Record extracts →
»»

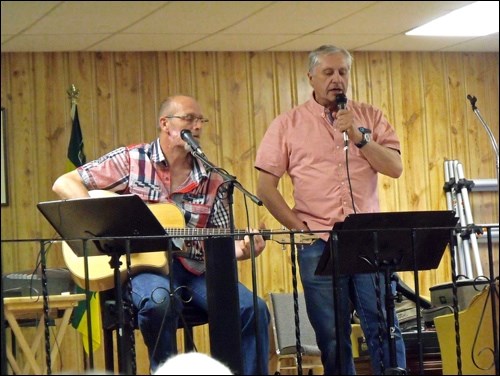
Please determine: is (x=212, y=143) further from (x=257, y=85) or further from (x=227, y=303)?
(x=227, y=303)

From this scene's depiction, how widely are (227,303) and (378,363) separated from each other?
85 cm

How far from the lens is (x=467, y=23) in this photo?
6.66m

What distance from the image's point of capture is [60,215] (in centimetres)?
387

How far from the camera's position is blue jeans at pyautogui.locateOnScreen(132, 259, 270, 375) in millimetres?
4113

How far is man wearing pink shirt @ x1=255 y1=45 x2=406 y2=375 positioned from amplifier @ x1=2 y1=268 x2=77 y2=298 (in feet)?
4.91

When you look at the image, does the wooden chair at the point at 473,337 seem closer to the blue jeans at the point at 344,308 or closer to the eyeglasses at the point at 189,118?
the blue jeans at the point at 344,308

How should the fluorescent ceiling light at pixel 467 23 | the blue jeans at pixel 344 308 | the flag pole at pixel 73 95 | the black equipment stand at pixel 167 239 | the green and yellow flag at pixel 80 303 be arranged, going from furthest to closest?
1. the fluorescent ceiling light at pixel 467 23
2. the flag pole at pixel 73 95
3. the green and yellow flag at pixel 80 303
4. the blue jeans at pixel 344 308
5. the black equipment stand at pixel 167 239

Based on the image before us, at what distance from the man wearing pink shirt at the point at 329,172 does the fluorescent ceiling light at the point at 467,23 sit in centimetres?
199

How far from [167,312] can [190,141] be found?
0.77 meters

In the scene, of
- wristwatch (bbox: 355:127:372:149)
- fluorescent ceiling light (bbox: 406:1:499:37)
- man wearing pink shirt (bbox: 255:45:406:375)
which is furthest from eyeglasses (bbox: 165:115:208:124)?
fluorescent ceiling light (bbox: 406:1:499:37)

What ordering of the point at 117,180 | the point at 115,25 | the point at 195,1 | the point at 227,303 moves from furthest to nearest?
the point at 115,25, the point at 195,1, the point at 117,180, the point at 227,303

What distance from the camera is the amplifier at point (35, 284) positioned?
211 inches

««

Goal →
Put the lines from the one containing "What distance from the camera" through the end of the items into a Markdown table with the columns Row and Line. Number each line in the Row column, and skip blank lines.

Answer in full →
| Row | Line |
|---|---|
| 1 | What distance from the camera is the amplifier at point (35, 284) positioned? |
| 2 | 211 inches |